■ **Problem to work on**
Copy out all of the entries with each "jersey" changed to "shirt" and everything else left the same. Leave the pictures out.

Records of spatial reasoning questions:
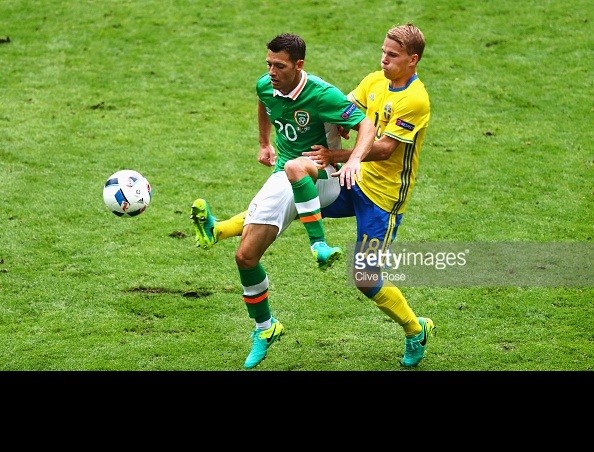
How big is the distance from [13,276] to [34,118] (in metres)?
4.05

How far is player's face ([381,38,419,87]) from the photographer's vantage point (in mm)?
7504

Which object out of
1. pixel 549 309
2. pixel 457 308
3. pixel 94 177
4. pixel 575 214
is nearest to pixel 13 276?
pixel 94 177

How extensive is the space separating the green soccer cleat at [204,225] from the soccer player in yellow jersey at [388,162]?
0.7 inches

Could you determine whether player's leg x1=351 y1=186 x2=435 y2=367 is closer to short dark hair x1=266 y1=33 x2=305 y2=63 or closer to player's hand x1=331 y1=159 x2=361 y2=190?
player's hand x1=331 y1=159 x2=361 y2=190

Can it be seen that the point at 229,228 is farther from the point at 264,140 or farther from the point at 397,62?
the point at 397,62

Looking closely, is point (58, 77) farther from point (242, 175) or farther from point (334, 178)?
point (334, 178)

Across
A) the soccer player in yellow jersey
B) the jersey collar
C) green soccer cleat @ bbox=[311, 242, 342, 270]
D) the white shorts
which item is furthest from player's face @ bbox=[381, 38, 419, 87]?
green soccer cleat @ bbox=[311, 242, 342, 270]

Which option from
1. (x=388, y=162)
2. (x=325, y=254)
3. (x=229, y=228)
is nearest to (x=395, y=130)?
(x=388, y=162)

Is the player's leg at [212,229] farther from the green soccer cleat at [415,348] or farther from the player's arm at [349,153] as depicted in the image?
the green soccer cleat at [415,348]

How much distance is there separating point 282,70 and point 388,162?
1025mm

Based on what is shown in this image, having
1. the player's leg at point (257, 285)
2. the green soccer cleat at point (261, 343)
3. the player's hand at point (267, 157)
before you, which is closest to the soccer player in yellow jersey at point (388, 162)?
the player's leg at point (257, 285)

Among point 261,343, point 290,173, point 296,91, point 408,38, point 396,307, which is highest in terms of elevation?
point 408,38

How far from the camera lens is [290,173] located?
7352 mm

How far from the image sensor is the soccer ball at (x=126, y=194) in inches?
323
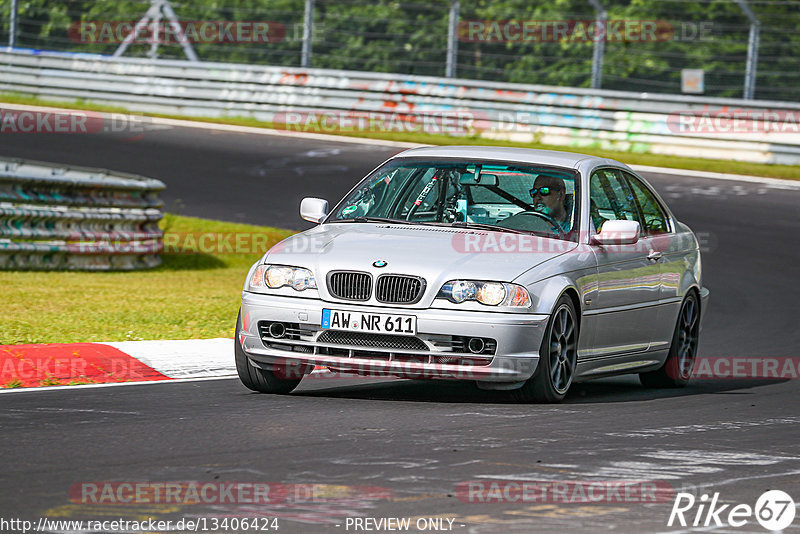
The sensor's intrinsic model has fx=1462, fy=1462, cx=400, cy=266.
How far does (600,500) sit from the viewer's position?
576cm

■ **Response to the exercise**
How big is the distance from [13,276] to [34,118] (in metres)?
4.05

How far is player's face ([381,38,419,87]) from the photographer's vantage point (in mm)?
7504

Which object out of
1. pixel 549 309
2. pixel 457 308
3. pixel 94 177
4. pixel 575 214
is nearest to pixel 13 276?
pixel 94 177

How extensive is the space separating the green soccer cleat at [204,225] from the soccer player in yellow shirt at [388,162]?
0.7 inches

Could you determine whether player's leg x1=351 y1=186 x2=435 y2=367 is closer to short dark hair x1=266 y1=33 x2=305 y2=63 or closer to player's hand x1=331 y1=159 x2=361 y2=190?
player's hand x1=331 y1=159 x2=361 y2=190

Can it be seen that the point at 229,228 is farther from the point at 264,140 or farther from the point at 397,62?
the point at 397,62

Looking closely, is point (58, 77) farther from point (242, 175) or farther from point (334, 178)?
point (334, 178)

Across
A) the soccer player in yellow shirt
B) the shirt collar
C) green soccer cleat @ bbox=[311, 242, 342, 270]
D) the white shorts
which item is furthest from player's face @ bbox=[381, 38, 419, 87]?
green soccer cleat @ bbox=[311, 242, 342, 270]

Which option from
1. (x=388, y=162)
2. (x=325, y=254)
3. (x=229, y=228)
is nearest to (x=395, y=130)?
(x=388, y=162)

Is the player's leg at [212,229] farther from the green soccer cleat at [415,348] or farther from the player's arm at [349,153] as depicted in the image?
the green soccer cleat at [415,348]

How much distance is there separating point 282,70 and point 388,162?
1025mm

Based on what is shown in this image, having
1. the player's leg at point (257, 285)
2. the green soccer cleat at point (261, 343)
3. the player's hand at point (267, 157)
before you, which is closest to the soccer player in yellow shirt at point (388, 162)?
the player's leg at point (257, 285)

Among point 261,343, point 290,173, point 296,91, point 408,38, point 396,307, which is highest in terms of elevation?
point 408,38

How far from the camera lens is [290,173] located?
7352 mm

How far from the image sensor is the soccer ball at (x=126, y=194) in inches?
323
The sensor's intrinsic model has fx=1462, fy=1462, cx=400, cy=266.
How far does (600,500) sit from the viewer's position?
576cm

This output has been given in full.